◆ TASK DETAILS ◆
Copy the records below exactly. Include all of them.

◆ GIVEN RECORDS ◆
......

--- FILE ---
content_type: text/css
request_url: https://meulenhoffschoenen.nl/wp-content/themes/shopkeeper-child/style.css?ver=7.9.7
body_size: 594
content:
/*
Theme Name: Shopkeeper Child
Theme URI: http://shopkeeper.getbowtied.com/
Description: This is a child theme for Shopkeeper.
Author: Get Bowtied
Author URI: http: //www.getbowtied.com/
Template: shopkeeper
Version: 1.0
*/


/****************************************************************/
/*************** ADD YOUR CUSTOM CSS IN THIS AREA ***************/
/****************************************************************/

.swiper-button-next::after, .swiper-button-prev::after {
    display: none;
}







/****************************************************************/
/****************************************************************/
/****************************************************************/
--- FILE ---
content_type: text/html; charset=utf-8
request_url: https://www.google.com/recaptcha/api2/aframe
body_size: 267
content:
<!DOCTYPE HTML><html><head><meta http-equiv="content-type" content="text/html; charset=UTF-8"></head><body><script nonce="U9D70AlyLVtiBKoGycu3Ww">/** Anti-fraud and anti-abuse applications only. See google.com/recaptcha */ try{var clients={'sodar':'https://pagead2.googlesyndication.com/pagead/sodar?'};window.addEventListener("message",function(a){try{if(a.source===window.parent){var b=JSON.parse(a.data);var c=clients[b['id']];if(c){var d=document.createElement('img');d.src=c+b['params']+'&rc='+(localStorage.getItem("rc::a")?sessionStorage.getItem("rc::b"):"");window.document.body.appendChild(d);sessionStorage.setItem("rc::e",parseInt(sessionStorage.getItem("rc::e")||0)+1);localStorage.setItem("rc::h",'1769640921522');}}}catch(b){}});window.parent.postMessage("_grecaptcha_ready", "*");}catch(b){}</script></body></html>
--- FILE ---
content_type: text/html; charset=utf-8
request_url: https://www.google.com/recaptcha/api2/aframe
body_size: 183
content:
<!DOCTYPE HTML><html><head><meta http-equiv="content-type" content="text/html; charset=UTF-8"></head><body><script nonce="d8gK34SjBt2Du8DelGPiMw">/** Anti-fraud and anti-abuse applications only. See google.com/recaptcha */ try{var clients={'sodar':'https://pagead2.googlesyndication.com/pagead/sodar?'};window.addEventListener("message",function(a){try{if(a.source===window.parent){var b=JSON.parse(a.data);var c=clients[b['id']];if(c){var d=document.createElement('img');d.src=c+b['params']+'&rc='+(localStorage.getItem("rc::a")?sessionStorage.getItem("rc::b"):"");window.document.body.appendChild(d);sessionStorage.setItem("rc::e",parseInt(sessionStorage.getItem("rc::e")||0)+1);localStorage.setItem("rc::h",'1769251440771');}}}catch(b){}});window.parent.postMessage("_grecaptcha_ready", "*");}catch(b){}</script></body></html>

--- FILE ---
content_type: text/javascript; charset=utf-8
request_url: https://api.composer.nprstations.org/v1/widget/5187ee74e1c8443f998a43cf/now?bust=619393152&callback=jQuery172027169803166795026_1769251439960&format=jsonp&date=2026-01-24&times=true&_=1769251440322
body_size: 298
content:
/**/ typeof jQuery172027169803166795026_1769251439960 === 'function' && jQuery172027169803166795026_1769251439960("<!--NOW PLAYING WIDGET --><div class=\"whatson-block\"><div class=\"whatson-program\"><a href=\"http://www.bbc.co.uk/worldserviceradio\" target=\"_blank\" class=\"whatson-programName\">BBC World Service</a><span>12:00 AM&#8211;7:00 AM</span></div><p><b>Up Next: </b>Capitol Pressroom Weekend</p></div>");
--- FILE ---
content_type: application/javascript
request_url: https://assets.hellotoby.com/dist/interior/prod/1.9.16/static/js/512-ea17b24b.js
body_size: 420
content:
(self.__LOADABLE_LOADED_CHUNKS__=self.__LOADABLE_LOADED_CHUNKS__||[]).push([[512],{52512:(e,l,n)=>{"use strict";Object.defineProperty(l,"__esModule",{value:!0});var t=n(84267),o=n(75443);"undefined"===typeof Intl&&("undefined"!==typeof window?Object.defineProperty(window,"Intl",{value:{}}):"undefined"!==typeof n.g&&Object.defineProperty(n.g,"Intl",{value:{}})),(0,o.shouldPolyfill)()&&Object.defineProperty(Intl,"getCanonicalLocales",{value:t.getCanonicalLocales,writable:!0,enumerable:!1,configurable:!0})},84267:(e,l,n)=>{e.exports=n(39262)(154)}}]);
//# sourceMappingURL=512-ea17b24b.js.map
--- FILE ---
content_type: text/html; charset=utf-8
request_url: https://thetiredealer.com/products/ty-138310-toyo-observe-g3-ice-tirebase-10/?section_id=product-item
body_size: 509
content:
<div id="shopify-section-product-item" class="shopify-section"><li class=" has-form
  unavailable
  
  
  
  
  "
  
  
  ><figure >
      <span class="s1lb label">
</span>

......

◆ TASK RESULT ◆
--- FILE ---
content_type: text/css
request_url: https://meulenhoffschoenen.nl/wp-content/themes/shopkeeper-child/style.css?ver=7.9.7
body_size: 594
content:
/*
Theme Name: Shopkeeper Child
Theme URI: http://shopkeeper.getbowtied.com/
Description: This is a child theme for Shopkeeper.
Author: Get Bowtied
Author URI: http: //www.getbowtied.com/
Template: shopkeeper
Version: 1.0
*/


/****************************************************************/
/*************** ADD YOUR CUSTOM CSS IN THIS AREA ***************/
/****************************************************************/

.swiper-button-next::after, .swiper-button-prev::after {
    display: none;
}







/****************************************************************/
/****************************************************************/
/****************************************************************/
--- FILE ---
content_type: text/html; charset=utf-8
request_url: https://www.google.com/recaptcha/api2/aframe
body_size: 267
content:
<!DOCTYPE HTML><html><head><meta http-equiv="content-type" content="text/html; charset=UTF-8"></head><body><script nonce="U9D70AlyLVtiBKoGycu3Ww">/** Anti-fraud and anti-abuse applications only. See google.com/recaptcha */ try{var clients={'sodar':'https://pagead2.googlesyndication.com/pagead/sodar?'};window.addEventListener("message",function(a){try{if(a.source===window.parent){var b=JSON.parse(a.data);var c=clients[b['id']];if(c){var d=document.createElement('img');d.src=c+b['params']+'&rc='+(localStorage.getItem("rc::a")?sessionStorage.getItem("rc::b"):"");window.document.body.appendChild(d);sessionStorage.setItem("rc::e",parseInt(sessionStorage.getItem("rc::e")||0)+1);localStorage.setItem("rc::h",'1769640921522');}}}catch(b){}});window.parent.postMessage("_grecaptcha_ready", "*");}catch(b){}</script></body></html>
--- FILE ---
content_type: text/html; charset=utf-8
request_url: https://www.google.com/recaptcha/api2/aframe
body_size: 183
content:
<!DOCTYPE HTML><html><head><meta http-equiv="content-type" content="text/html; charset=UTF-8"></head><body><script nonce="d8gK34SjBt2Du8DelGPiMw">/** Anti-fraud and anti-abuse applications only. See google.com/recaptcha */ try{var clients={'sodar':'https://pagead2.googlesyndication.com/pagead/sodar?'};window.addEventListener("message",function(a){try{if(a.source===window.parent){var b=JSON.parse(a.data);var c=clients[b['id']];if(c){var d=document.createElement('img');d.src=c+b['params']+'&rc='+(localStorage.getItem("rc::a")?sessionStorage.getItem("rc::b"):"");window.document.body.appendChild(d);sessionStorage.setItem("rc::e",parseInt(sessionStorage.getItem("rc::e")||0)+1);localStorage.setItem("rc::h",'1769251440771');}}}catch(b){}});window.parent.postMessage("_grecaptcha_ready", "*");}catch(b){}</script></body></html>

--- FILE ---
content_type: text/javascript; charset=utf-8
request_url: https://api.composer.nprstations.org/v1/widget/5187ee74e1c8443f998a43cf/now?bust=619393152&callback=jQuery172027169803166795026_1769251439960&format=jsonp&date=2026-01-24&times=true&_=1769251440322
body_size: 298
content:
/**/ typeof jQuery172027169803166795026_1769251439960 === 'function' && jQuery172027169803166795026_1769251439960("<!--NOW PLAYING WIDGET --><div class=\"whatson-block\"><div class=\"whatson-program\"><a href=\"http://www.bbc.co.uk/worldserviceradio\" target=\"_blank\" class=\"whatson-programName\">BBC World Service</a><span>12:00 AM&#8211;7:00 AM</span></div><p><b>Up Next: </b>Capitol Pressroom Weekend</p></div>");
--- FILE ---
content_type: application/javascript
request_url: https://assets.hellotoby.com/dist/interior/prod/1.9.16/static/js/512-ea17b24b.js
body_size: 420
content:
(self.__LOADABLE_LOADED_CHUNKS__=self.__LOADABLE_LOADED_CHUNKS__||[]).push([[512],{52512:(e,l,n)=>{"use strict";Object.defineProperty(l,"__esModule",{value:!0});var t=n(84267),o=n(75443);"undefined"===typeof Intl&&("undefined"!==typeof window?Object.defineProperty(window,"Intl",{value:{}}):"undefined"!==typeof n.g&&Object.defineProperty(n.g,"Intl",{value:{}})),(0,o.shouldPolyfill)()&&Object.defineProperty(Intl,"getCanonicalLocales",{value:t.getCanonicalLocales,writable:!0,enumerable:!1,configurable:!0})},84267:(e,l,n)=>{e.exports=n(39262)(154)}}]);
//# sourceMappingURL=512-ea17b24b.js.map
--- FILE ---
content_type: text/html; charset=utf-8
request_url: https://thetiredealer.com/products/ty-138310-toyo-observe-g3-ice-tirebase-10/?section_id=product-item
body_size: 509
content:
<div id="shopify-section-product-item" class="shopify-section"><li class=" has-form
  unavailable
  
  
  
  
  "
  
  
  ><figure >
      <span class="s1lb label">
</span>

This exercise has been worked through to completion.